Given that we are working longer, it is crucial that employers are equipped with the tools they need to not only recognise when employees need assistance, but to be able to provide effective, continuing mental health support. This is a long-term problem that needs a long-term solution, and one which promotes open discussion and makes employees feel able to speak candidly about their mental health. We hope that the Prime Minister’s announcement marks the Government’s sustained commitment to destigmatising mental health and starting an open and inclusive conversation about the importance of effective mental health support in the workplace.”
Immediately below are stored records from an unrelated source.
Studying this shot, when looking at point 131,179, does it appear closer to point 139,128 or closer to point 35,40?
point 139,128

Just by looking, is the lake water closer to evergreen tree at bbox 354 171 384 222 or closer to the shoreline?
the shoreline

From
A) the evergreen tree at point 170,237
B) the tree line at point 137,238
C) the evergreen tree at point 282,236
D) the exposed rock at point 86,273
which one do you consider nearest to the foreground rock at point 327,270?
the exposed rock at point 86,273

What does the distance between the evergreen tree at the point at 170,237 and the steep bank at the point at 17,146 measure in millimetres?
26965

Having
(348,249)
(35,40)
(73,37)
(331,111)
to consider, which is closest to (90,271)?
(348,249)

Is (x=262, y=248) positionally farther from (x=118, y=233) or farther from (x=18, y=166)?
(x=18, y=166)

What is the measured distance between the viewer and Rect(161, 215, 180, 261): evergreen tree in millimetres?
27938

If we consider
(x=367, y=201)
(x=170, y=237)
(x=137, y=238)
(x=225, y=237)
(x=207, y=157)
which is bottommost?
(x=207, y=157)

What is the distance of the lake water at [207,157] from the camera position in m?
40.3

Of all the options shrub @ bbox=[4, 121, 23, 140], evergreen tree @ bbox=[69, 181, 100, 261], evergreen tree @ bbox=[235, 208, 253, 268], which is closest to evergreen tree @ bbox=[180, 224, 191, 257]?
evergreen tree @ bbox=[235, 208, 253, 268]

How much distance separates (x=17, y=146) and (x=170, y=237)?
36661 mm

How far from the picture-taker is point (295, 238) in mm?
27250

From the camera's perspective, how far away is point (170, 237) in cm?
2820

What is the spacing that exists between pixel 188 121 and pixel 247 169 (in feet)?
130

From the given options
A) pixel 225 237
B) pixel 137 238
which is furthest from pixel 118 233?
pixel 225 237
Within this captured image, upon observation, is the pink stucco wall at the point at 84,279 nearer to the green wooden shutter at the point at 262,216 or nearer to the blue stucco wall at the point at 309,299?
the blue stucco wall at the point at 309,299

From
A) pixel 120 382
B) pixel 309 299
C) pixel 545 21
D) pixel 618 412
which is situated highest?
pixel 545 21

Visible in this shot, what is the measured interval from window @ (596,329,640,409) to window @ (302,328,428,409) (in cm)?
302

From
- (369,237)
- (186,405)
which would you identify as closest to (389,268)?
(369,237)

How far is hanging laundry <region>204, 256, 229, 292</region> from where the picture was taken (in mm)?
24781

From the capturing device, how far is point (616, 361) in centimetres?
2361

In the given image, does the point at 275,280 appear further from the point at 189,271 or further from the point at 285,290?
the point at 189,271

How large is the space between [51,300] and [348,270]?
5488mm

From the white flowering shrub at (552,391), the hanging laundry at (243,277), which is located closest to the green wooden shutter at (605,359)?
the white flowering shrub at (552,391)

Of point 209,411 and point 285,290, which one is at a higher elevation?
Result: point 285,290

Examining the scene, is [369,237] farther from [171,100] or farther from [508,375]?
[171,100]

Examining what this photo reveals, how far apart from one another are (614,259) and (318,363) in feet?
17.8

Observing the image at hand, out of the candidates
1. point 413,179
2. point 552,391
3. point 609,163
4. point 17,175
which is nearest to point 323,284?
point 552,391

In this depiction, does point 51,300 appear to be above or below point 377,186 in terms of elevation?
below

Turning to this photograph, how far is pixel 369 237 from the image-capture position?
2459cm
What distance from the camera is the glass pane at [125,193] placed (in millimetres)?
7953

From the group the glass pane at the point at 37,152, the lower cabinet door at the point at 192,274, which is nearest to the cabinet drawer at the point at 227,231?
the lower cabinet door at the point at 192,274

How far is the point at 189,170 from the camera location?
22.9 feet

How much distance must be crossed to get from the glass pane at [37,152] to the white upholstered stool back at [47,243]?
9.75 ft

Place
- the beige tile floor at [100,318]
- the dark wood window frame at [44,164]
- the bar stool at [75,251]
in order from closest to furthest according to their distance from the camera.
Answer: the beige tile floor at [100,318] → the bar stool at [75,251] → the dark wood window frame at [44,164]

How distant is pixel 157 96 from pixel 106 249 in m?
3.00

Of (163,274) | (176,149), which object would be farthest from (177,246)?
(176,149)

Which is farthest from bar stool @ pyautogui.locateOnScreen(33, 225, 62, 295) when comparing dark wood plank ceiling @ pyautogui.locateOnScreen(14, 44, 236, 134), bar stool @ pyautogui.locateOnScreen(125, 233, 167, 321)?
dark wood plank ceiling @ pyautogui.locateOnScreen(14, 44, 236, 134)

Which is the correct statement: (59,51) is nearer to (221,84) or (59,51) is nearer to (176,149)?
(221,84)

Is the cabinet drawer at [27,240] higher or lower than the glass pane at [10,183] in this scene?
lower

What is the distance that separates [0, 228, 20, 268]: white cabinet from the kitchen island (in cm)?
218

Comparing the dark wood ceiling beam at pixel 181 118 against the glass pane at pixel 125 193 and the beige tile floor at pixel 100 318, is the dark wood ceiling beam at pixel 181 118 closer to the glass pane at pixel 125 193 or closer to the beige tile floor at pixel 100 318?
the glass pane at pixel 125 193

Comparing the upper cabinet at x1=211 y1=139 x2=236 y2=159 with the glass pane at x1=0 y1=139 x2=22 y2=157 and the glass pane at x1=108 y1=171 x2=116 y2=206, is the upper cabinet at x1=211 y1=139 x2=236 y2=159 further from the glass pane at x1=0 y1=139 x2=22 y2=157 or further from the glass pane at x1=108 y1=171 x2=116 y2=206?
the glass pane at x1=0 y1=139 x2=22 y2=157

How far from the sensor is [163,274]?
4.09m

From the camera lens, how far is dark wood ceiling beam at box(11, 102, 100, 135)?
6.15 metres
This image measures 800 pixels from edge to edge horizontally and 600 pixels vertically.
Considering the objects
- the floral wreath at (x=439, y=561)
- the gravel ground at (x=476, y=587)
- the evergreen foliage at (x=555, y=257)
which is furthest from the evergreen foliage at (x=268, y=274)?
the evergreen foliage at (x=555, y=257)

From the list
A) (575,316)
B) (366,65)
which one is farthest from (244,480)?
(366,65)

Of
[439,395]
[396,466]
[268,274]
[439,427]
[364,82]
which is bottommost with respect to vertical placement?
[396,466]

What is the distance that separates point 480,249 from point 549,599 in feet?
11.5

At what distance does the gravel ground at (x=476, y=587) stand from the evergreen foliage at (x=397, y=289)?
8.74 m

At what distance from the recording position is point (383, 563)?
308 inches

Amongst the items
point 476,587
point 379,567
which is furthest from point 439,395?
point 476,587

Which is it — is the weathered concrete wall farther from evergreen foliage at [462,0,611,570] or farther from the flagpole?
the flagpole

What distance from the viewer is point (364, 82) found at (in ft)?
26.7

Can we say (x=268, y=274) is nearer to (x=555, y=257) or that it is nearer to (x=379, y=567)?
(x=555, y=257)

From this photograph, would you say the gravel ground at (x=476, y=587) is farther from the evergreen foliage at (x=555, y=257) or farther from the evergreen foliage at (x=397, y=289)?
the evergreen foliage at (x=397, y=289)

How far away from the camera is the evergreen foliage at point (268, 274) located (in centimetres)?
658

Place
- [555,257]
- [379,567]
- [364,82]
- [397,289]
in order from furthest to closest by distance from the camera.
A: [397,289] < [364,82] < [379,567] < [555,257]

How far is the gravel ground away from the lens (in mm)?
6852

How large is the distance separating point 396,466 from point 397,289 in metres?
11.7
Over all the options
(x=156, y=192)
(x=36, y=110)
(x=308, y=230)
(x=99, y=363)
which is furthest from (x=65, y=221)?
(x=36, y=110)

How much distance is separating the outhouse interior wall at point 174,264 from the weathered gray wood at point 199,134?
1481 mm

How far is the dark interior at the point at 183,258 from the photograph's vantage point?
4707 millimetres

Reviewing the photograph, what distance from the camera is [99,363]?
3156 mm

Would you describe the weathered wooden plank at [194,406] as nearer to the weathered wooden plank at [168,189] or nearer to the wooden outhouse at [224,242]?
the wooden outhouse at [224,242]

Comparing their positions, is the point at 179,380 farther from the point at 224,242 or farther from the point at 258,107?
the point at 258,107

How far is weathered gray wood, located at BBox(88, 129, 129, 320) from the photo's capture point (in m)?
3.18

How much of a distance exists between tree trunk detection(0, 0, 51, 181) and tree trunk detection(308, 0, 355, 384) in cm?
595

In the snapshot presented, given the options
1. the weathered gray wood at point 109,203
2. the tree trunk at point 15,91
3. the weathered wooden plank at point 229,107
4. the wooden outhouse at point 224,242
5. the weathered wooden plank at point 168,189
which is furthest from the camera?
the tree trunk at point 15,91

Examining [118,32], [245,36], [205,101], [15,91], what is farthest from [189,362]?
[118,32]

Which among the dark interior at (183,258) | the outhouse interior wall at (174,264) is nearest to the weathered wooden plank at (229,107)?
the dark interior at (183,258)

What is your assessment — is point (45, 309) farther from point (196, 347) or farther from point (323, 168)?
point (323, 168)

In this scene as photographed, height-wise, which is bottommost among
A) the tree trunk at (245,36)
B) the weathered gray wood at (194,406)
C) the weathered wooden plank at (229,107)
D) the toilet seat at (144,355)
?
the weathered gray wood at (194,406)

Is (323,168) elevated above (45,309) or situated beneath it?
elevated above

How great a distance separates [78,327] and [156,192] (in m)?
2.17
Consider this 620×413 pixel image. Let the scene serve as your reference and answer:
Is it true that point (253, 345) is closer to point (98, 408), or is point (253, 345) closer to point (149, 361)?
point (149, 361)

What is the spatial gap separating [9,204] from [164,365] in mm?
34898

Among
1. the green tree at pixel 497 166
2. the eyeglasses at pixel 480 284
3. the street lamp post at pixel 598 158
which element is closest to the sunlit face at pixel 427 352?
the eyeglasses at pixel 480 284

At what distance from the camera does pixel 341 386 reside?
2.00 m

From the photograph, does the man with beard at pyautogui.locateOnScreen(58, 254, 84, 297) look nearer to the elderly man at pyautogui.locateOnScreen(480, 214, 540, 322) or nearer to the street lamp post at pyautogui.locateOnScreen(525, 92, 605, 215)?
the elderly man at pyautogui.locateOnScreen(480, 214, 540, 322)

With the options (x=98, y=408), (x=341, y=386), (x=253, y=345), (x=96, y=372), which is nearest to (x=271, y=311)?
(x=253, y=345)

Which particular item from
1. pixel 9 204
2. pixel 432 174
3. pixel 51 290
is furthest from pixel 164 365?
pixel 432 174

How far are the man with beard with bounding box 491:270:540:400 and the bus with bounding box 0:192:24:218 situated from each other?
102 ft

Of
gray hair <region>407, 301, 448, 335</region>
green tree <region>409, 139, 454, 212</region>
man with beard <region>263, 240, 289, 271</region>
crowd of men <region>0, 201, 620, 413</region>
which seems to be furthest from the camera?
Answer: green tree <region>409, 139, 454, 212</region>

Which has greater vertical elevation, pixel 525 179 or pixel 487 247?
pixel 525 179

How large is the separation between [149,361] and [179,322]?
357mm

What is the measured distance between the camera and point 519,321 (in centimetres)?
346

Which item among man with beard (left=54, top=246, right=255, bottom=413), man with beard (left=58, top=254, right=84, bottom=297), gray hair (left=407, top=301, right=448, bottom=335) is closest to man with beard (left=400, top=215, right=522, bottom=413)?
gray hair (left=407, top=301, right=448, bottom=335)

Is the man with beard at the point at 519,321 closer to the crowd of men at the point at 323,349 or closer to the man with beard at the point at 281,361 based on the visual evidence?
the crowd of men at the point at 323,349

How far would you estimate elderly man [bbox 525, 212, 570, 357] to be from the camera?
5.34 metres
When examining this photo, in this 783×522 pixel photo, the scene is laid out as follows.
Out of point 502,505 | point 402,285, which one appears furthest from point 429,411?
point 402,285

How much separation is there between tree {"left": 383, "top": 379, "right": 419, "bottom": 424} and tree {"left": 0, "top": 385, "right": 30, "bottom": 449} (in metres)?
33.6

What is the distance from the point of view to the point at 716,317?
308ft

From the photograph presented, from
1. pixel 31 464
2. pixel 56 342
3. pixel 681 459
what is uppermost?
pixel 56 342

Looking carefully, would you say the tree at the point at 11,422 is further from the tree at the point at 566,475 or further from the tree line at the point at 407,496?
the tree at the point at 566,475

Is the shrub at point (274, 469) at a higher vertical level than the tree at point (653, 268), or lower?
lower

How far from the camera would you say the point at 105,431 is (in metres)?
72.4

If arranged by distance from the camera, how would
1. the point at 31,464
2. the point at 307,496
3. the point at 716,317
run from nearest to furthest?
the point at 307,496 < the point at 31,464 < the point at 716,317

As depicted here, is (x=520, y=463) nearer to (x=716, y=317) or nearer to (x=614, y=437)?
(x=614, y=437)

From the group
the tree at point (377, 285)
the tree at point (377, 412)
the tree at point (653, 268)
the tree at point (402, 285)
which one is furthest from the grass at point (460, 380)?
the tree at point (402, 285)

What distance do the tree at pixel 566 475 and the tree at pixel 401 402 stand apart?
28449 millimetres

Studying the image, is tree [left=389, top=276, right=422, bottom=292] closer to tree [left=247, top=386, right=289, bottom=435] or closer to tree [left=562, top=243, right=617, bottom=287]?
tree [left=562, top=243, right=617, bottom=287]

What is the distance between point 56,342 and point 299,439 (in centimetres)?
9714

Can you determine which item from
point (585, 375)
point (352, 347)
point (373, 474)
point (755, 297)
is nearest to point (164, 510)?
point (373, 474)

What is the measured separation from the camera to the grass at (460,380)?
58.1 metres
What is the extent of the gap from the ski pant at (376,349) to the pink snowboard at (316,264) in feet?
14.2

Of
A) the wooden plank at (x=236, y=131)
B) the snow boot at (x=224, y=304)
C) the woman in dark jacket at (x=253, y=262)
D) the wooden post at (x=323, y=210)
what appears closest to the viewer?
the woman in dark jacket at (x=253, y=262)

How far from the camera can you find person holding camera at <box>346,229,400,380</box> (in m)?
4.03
Workplace absence management expert Adrian Lewis of Activ Absence agreed but said that workplaces needed to adopt better absence management practices in order to encourage openness:

“In our experience, people would rather be seen as physically rather than mentally ill, so they aren’t honest about mental health absences – they don’t want to be stigmatised. Line managers need training to identify the signs early on. Workplaces need consistent, robust absence management systems, with tools to monitor and measure absence properly, supported by effective HR practices, such as gentle, non-judgemental return to work interviews. This helps to identify individuals with mental health challenges at a very early stage and enables early support. Professionals agree that early support is key to obtaining a successful outcome for both employer and employee.”

Adrian adds:

“With one in four suffering from a mental health issue, there shouldn’t be a stigma attached to a diagnosis, only support and raised awareness – hopefully the new reforms will create a ‘culture of caring’ rather than judgement at work.”